Problem requirements:
Please swap "JavaCC" for "ANTLR" in the part of the BOBJ page that begins at the words "BOBJ syntax is" and stops after "for visible sorts).", and give that part again.

Provided text:
····················

Fun with BOBJ

Fun with BOBJ

This is the BOBJ homepage, devoted to introducing and illustrating the BOBJ system for rapid prototyping, behavioral specification, computation, and verification. This page gives a brief orientation to BOBJ, with links to a number of examples. Some familiarity with hidden algebra and OBJ3 is assumed; the bottom of this page gives some references and links to information on these, as well as to some more specific aspects of the theory and implementation of BOBJ.

BOBJ is UCSD's implementation of next generation technology for prototyping and algebraic specification and verification. It extends OBJ3 with support for behavioral specification and verification, and in particular, it provides circular coinductive rewriting with case analysis for conditional equations over behavioral theories, as well as behavioral rewriting over order sorted theories, modulo attributes that can be any combination of associative, commutative and identity. BOBJ also supports concurrent connection of behavioral theories, cobasis declaration, default cobasis generation, operations with multiple hidden arguments, non-congruent operations, higher order parameterized programming (with modules parameterized by modules, and instantiated with morphisms), sort constraints, and membership equational logic. In addition, BOBJ, like OBJ3, supports ordinary rewriting for order sorted equational logic (modulo attributes), as well as first order parameterized programming. These features are illustrated in examples below. BOBJ is written in pure Java and so should run on any machine.

BOBJ syntax is almost the same as that of OBJ3, with exceptions that include the following: term syntax is more flexible, due to using JavaCC for parsing; in addition to the OBJ3 keywords "th" and "obj", BOBJ modules can also begin with the keywords "dth" for data theories (equivalent to "obj"), which have initial semantics, and "bth" for behavioral theories, which have hidden semantics; any module can be closed with the keyword "end"; operations within behavioral theories are considered congruent unless they are given the attribute "ncong"; the automatically generated cobasis for the currently selected module can be seen with the command "show cobasis", and circular coinductive rewriting is invoked with the command "cred", whereas "red" invokes behavioral rewriting without circularity (which is ordinary rewriting for visible sorts).

Several data types and many equations are "builtin," i.e., are available without having to be defined by the user. These include the data types BOOL of Booleans, NAT of naturals, INT of integers, and FLOAT of floating point numbers; moreover, BOOL is automatically imported into every module; these modules have many builtin equations. Users can see what a module MOD provides with the command "show MOD ." ; this works for builtin as well as user supplied modules. For example, "show TRUTH" will reveal the builtin conditional if_then_else_fi, and the builtin operation == which tries to check equivalence of arbitrary terms (TRUTH does not include any other Boolean operations). The command "set cred trace on" causes BOBJ to output information about circular coinductive rewriting. The occurrence of a circularity in a cred computation is signalled by an occurrence of the keyword "deduced" in its trace, whereas "reduced" appears when there are no circularities. The command "set trace on" causes extensive information about rewriting to be produced.

····················

Entries supplied:
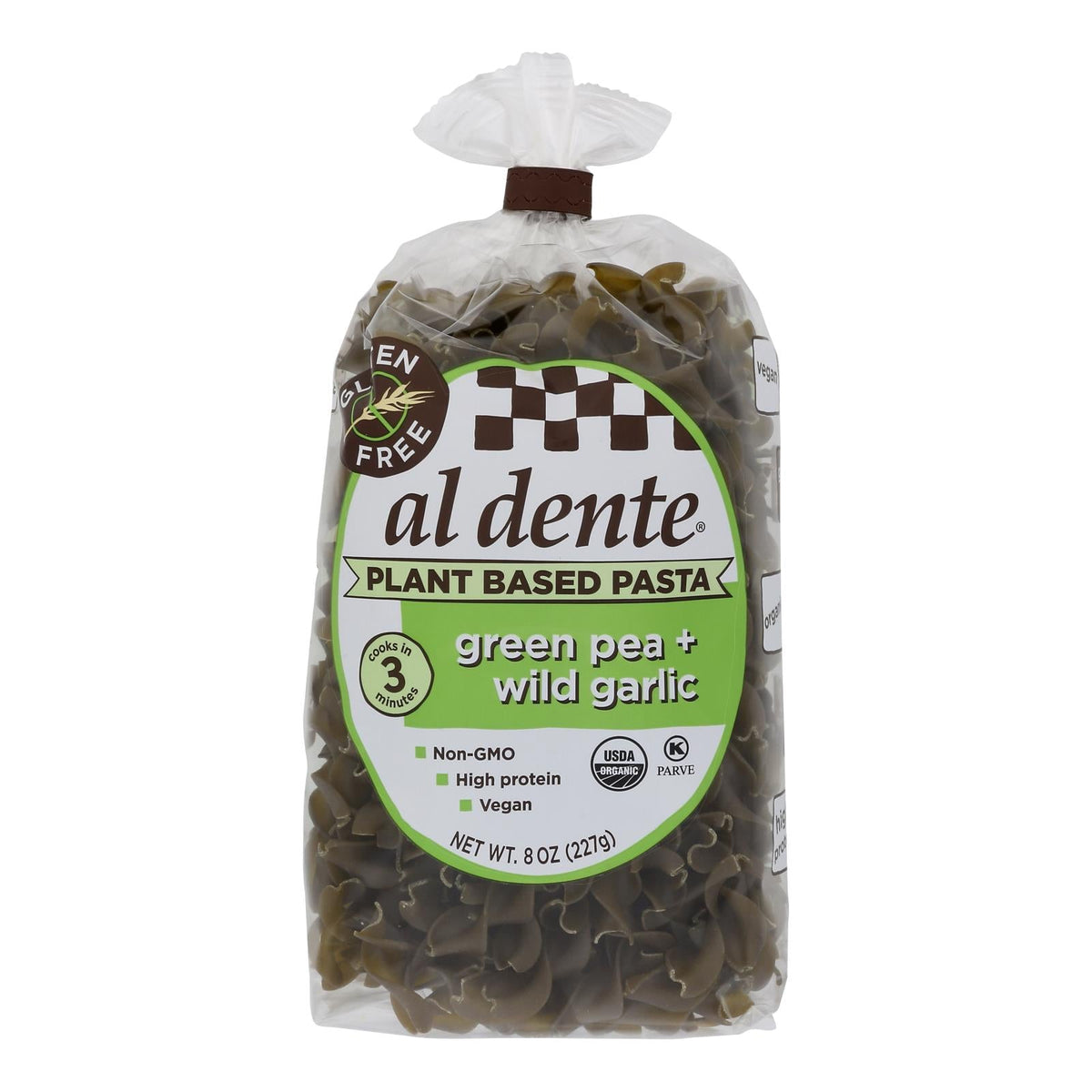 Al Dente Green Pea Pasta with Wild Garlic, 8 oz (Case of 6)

····················

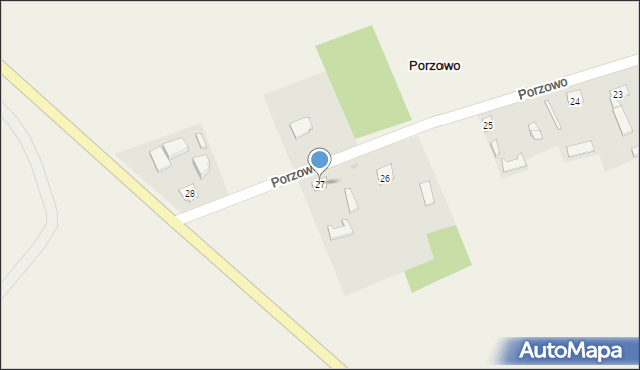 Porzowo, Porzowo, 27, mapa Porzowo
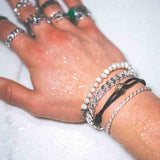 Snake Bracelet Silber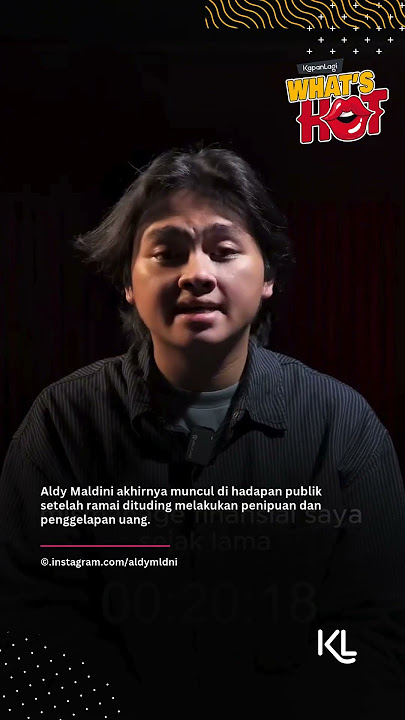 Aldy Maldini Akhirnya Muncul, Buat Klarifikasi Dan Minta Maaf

····················

Reply:
BOBJ syntax is almost the same as that of OBJ3, with exceptions that include the following: term syntax is more flexible, due to using ANTLR for parsing; in addition to the OBJ3 keywords "th" and "obj", BOBJ modules can also begin with the keywords "dth" for data theories (equivalent to "obj"), which have initial semantics, and "bth" for behavioral theories, which have hidden semantics; any module can be closed with the keyword "end"; operations within behavioral theories are considered congruent unless they are given the attribute "ncong"; the automatically generated cobasis for the currently selected module can be seen with the command "show cobasis", and circular coinductive rewriting is invoked with the command "cred", whereas "red" invokes behavioral rewriting without circularity (which is ordinary rewriting for visible sorts).